[Tarea asignada A]: Por favor, copia sin ningún cambio los registros, comenzando por el primero y terminando en la línea que contiene "3.67 metres", ambos incluidos.

[Fragmento seleccionado]:
■ ■ ■
XXVII. EL ÁGUILA MUERE EN ACALLAN[*]

FUE EL MARTES 28 de febrero de 1525[1] cuando la comitiva de Cortés y los señores indios prisioneros llegaron a Acallan. Esta provincia, a la que las crónicas indias suelen llamar también Hueymollan, se ha identificado al sur de Campeche, en la confluencia y desembocadura de los ríos de la laguna de Términos: gráficamente los aztecas la llamaban Acallan, lugar de canoas.[2]
Mapa de Tepechpan
Cortés había llegado al Tixchel de los mayas chontales al cruzar el río de San Pedro, el que se ha identificado con el de la Candelaria, en donde fue recibido de paz en Izankanak —la capital de Acallan—, colmándosele de bastimentos y servicios por el hijo del Anau o señor, un Pax Bolón Acha, por haber muerto éste hacía cuatro días.
Cortés sospechó la repentina muerte y pronto pudo confirmar, por denuncia de otro cacique maya, que se le engañaba: Pax Bolón Acha vivía, había simulado súbita muerte. Cortés volvió a verse cerrar sombríamente el horizonte a su alrededor, pues si atrás quedaban campos y ciudades quemados por las tribus en retirada ante el avance español, hoy se enfrentaba a un poderoso señor con el que el menor descuido podría serle fatal. Sus ejércitos estaban mermados: las fiebres y las disenterías habían diezmado la tropa, muchos habían muerto de hambre y otros habían desertado volviendo sobre sus pasos; el capitán español sólo encontró ante sí la densa selva tropical, gigantescos cedros rojos y ramones colosales, amates y retorcidas ceibas —el ixminché sagrado de los mayas— de bejucos colgantes y un ejército hambriento y levantisco.
Cuauhtémoc, entretanto, escuchaba y miraba silenciosamente los infortunios y la cólera de su vencedor. La existencia de una conjura jamás quedará probada plenamente, pero ante aquellos doscientos hombres atascados y perdidos en los pantanos y ríos de Acallan debió pensar el héroe de México en caerles y aniquilarlos, volviendo a levantar nuevamente una gran confederación india que arrojase de México a los extranjeros. Pero para que se realizase este plan, propio de su corazón rebelde, faltaba una conciencia política indígena. Fue así como Cuauhtémoc supo de la hiel de la traición de los suyos y la resistencia ciega de los maya chontales.
Una fuente indígena, los Anales de Tlatelolco,[3] recogió noticias de este último episodio. Los mensajeros tlatelolcas habían previamente alcanzado a los acalantlanca (chontales), advirtiendo la proximidad de los señores de México; ellos, los chontales, estaban emparentados con los nobles tolteca del centro del país[4] y no es imposible que existiesen poco antes de la llegada de los españoles guarniciones mexica entre Xicalanco y Acallan, es decir, al norte de Tabasco y sur de Campeche, en las fronteras mayas, en el país de los comerciantes que en canoas comunicaban con Yucatán. Los chontales se reconocieron súbditos de las gentes de México, de la nobleza del centro del país de Tollan: “Que venga el señor, nuestro amo y soberano. Que nos hagamos dignos de esta merced. Que nos trate a sus súbditos con clemencia. Porque si él nos impone algo, ya se encontrará de dónde tomarlo”.
■ ■ ■
[Registros de un conjunto de datos]:
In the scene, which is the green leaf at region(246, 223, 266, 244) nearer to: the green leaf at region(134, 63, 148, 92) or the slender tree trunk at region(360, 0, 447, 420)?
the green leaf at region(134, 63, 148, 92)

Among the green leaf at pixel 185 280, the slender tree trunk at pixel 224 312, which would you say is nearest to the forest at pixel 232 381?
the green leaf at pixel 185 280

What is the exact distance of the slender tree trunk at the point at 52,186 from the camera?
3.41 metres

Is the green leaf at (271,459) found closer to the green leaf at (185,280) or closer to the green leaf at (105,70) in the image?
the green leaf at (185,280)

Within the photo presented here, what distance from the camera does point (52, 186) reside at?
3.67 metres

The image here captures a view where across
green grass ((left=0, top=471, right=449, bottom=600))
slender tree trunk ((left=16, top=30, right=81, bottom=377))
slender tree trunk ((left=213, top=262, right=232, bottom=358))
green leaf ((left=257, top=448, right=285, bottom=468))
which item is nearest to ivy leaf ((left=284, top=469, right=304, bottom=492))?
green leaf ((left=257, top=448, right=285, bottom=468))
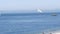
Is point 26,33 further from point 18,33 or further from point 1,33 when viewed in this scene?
point 1,33

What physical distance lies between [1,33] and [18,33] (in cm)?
187

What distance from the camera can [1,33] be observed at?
18812mm

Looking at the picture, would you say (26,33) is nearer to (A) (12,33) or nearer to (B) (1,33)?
(A) (12,33)

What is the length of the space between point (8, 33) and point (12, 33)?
0.46 metres

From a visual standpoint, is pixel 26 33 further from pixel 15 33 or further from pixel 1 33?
pixel 1 33

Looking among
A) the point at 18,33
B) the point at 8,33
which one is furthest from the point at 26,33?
the point at 8,33

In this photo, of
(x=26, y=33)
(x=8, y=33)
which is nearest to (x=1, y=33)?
(x=8, y=33)

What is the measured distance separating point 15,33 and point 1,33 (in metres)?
1.54

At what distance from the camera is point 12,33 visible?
18734mm

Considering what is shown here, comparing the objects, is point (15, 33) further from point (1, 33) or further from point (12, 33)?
point (1, 33)

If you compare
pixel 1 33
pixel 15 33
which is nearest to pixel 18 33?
pixel 15 33

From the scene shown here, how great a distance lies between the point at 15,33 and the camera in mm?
A: 18609

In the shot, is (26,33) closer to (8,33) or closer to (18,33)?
(18,33)

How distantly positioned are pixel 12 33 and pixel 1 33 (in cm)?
120
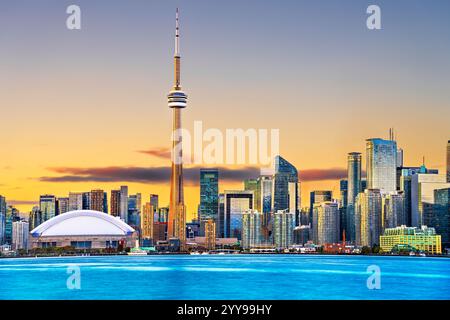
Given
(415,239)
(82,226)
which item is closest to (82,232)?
(82,226)

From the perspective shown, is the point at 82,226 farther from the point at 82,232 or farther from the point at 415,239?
the point at 415,239

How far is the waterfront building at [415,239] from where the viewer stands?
110 meters

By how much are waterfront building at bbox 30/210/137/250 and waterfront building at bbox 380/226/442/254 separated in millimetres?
40632

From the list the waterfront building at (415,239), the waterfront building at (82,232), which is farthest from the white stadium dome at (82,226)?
the waterfront building at (415,239)

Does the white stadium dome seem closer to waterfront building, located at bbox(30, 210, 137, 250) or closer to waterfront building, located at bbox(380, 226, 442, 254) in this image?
waterfront building, located at bbox(30, 210, 137, 250)

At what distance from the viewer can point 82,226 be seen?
12281 cm

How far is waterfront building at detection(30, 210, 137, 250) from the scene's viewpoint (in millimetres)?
121312

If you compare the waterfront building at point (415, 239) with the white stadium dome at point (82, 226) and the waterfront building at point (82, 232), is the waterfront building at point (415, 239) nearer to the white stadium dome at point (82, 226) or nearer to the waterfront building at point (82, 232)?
the waterfront building at point (82, 232)

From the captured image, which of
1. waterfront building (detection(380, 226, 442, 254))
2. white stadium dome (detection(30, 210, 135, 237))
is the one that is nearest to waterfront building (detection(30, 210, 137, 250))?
white stadium dome (detection(30, 210, 135, 237))

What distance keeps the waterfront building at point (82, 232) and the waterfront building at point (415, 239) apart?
4063 cm

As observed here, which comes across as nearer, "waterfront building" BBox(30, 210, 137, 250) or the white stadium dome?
"waterfront building" BBox(30, 210, 137, 250)

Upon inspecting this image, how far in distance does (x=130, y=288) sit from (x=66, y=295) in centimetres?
462
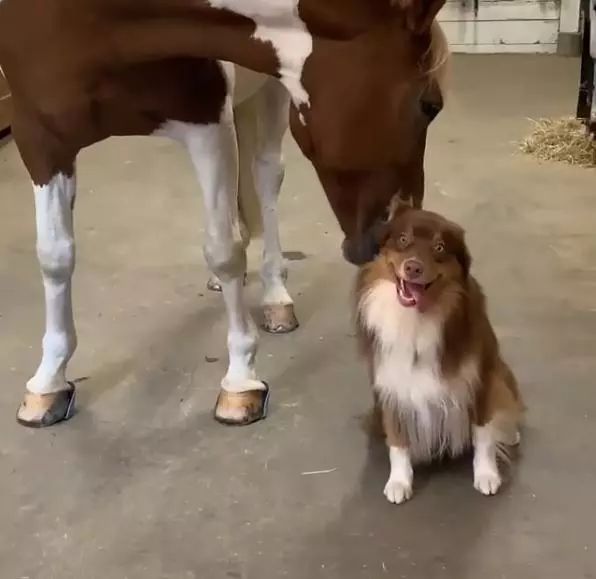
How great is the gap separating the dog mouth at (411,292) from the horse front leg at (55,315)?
0.67 m

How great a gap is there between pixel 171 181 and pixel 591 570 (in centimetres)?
235

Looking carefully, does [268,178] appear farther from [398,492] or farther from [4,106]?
[4,106]

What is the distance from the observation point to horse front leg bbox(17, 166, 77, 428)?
166 cm

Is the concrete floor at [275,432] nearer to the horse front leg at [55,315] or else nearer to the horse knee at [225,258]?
the horse front leg at [55,315]

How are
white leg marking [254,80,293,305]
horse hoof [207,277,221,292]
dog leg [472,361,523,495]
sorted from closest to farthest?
1. dog leg [472,361,523,495]
2. white leg marking [254,80,293,305]
3. horse hoof [207,277,221,292]

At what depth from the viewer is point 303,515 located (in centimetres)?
146

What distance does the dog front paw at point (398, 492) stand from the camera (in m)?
1.47

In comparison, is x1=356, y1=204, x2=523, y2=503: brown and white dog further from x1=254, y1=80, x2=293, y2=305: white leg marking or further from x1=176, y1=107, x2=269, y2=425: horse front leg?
x1=254, y1=80, x2=293, y2=305: white leg marking

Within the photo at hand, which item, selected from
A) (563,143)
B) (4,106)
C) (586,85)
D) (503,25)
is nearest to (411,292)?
(563,143)

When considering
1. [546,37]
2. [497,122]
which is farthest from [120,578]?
[546,37]

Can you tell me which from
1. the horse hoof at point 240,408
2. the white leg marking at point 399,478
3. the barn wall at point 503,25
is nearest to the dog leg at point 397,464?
the white leg marking at point 399,478

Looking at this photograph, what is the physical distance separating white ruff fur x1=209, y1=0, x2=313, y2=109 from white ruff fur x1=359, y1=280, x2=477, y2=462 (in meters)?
0.34

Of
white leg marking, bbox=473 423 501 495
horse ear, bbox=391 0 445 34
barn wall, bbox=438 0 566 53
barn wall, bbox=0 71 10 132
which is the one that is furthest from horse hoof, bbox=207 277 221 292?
barn wall, bbox=438 0 566 53

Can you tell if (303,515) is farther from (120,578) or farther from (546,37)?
(546,37)
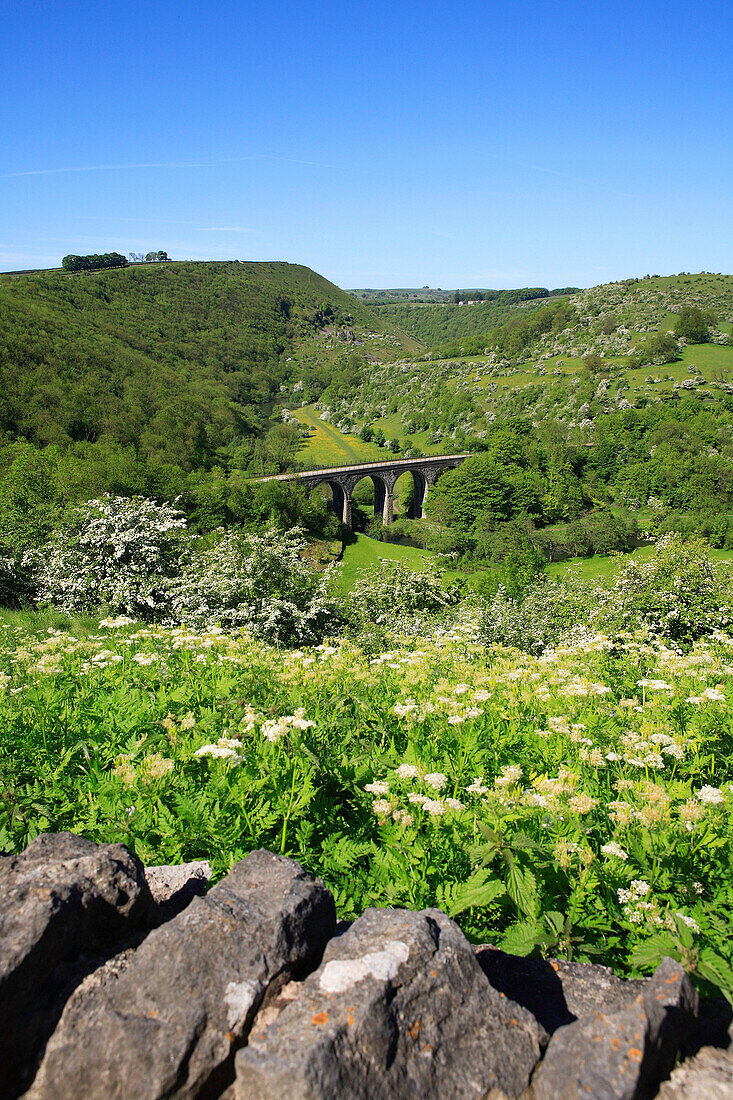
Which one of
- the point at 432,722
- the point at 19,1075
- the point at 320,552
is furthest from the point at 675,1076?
the point at 320,552

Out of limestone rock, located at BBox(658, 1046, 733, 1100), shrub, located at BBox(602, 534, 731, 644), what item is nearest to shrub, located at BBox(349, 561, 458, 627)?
shrub, located at BBox(602, 534, 731, 644)

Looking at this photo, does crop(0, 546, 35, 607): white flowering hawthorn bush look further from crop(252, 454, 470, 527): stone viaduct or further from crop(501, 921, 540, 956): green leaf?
crop(252, 454, 470, 527): stone viaduct

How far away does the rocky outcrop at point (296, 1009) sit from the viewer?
244cm

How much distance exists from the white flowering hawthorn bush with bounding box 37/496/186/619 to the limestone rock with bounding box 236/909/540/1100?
22092 mm

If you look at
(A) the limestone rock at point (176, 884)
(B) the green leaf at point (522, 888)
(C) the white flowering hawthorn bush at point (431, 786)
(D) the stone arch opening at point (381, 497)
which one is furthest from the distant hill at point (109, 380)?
(B) the green leaf at point (522, 888)

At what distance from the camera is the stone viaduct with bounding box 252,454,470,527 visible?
9719 centimetres

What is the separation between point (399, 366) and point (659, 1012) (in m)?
207

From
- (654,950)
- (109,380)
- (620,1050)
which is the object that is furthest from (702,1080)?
(109,380)

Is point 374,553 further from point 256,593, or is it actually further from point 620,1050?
point 620,1050

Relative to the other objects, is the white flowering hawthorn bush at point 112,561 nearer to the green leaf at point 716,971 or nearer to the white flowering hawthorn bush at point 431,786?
the white flowering hawthorn bush at point 431,786

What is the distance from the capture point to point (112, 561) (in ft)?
83.7

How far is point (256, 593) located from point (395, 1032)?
914 inches

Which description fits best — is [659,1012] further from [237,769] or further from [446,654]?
[446,654]

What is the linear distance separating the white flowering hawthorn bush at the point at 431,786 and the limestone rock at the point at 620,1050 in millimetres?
550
■ ■ ■
[Tarea asignada B]: Prosigue el fragmento sobre la llegada de Cortés y Cuauhtémoc a Acallan a partir de su última oración.

[Respuesta final A]:
In the scene, which is the green leaf at region(246, 223, 266, 244) nearer to: the green leaf at region(134, 63, 148, 92) or the slender tree trunk at region(360, 0, 447, 420)?
the green leaf at region(134, 63, 148, 92)

Among the green leaf at pixel 185 280, the slender tree trunk at pixel 224 312, which would you say is nearest to the forest at pixel 232 381?
the green leaf at pixel 185 280

What is the exact distance of the slender tree trunk at the point at 52,186 from the camera?
3.41 metres

Is the green leaf at (271,459) found closer to the green leaf at (185,280) or closer to the green leaf at (105,70) in the image?
the green leaf at (185,280)

Within the photo presented here, what distance from the camera does point (52, 186) reside at?
3.67 metres

[Respuesta final B]:
El rumor de la proximidad de Cuauhtémoc había congregado a los chontales, en la puerta de entrada del país, en Tuxkahá, a dos jornadas de la capital.
Se trenzaron ramos de axóyatl, doseles de plumas lucientes de quetzal; se tendieron finas esteras de palma, se prepararon las bebidas refrescantes... Cuauhtémoc llegó a Tuxkahá, a la que los suyos llamaban Teotílac, envuelto por la majestad y prestigio de México; entonces habló a los acallantlanca con tiernas palabras de un vencido, en una arenga en la que resonó la herida de un pueblo deshecho:
“Esforzaos, nobles acallantlaca, lo más que podáis, con la ayuda de nuestros dioses. Estad contentos. No vayáis —añadió amargamente— a pueblos extraños. Sed felices aquí, para que no ocasionéis dolor a las gentes del pueblo, a los viejos, a los ancianos, a los niños que están todavía en las cunas, y a los que apenas comienzan a caminar, a los que están jugando. Tened cuidado con ellos y compadeceos de ellos. Que no se vayan a un pueblo extraño. Amadlos. No los abandonéis. Y os lo recomiendo expresamente, porque nosotros seremos enviados a Castilla. ¿Qué sé yo si regresaré o pereceré allá? Quizá no vuelva a veros. Haced todo lo que esté en vuestro poder. Amad a vuestros hijos tranquilamente y en paz. No les inflijáis ningún disgusto. Y sólo digo esto: ayudadme en alguna forma con algo para que yo pueda dar la bienvenida al gran señor que es soberano de Castilla.”
Enmudeció el joven príncipe. Su noble rostro de cobre se nubló al pensar en Castilla, pues se les había dicho que allí iban llevados con Cortés. Por Castilla abandonaba su país, su valle de lucientes lagos, los niños de Tlatelolco y México. Iba a rendir homenaje a un extraño y lejano príncipe. Pero los señores de Acallan respondieron prestamente: “¡Oh señor y amo! ¿Acaso eres tú nuestro súbdito humillándote? No te intranquilices, porque aquí está tu propiedad. He aquí tu tributo”.
Y ante los ojos del vencido soberano se extendieron ocho cestillas cargadas de oro, más joyeles de jade y de turquesa. El tributo para saciar a Cortés. Pero cuando se hubo cumplido con aquella gabela, los guerreros de México, presididos por los señores, pudieron darse a sus festividades. Ixtlilxóchitl nos ha trasmitido la fecha: un martes de carnaval en el que, parte por imitación de los cristianos y parte, quizá, por coincidir con ceremonias pasadas, la tropa indígena danzó y cantó.[5] Un murmullo de cánticos invadió la selva, mientras los danzantes entonaban los implorantes cantares acompañados de los atambores de piel (huéhuetl), los tambores de madera (teponaztles), las bocinas de caracol, las flautas y los percutores de hueso. Aún al ponerse el sol se cantaba y danzaba porque, además, a la tropa india la excitaba una noticia que allí corrió: que en Acallan terminaría el viaje del capitán Cortés. Quizá entonces entonaron y bailaron el cantar del Retorno de los guerreros:
Perdida entre nenúfares de esmeralda la ciudad,
perdura bajo la irradiación de un verde sol México:
al retornar al hogar los príncipes,
niebla florida se tiende sobre ellos
.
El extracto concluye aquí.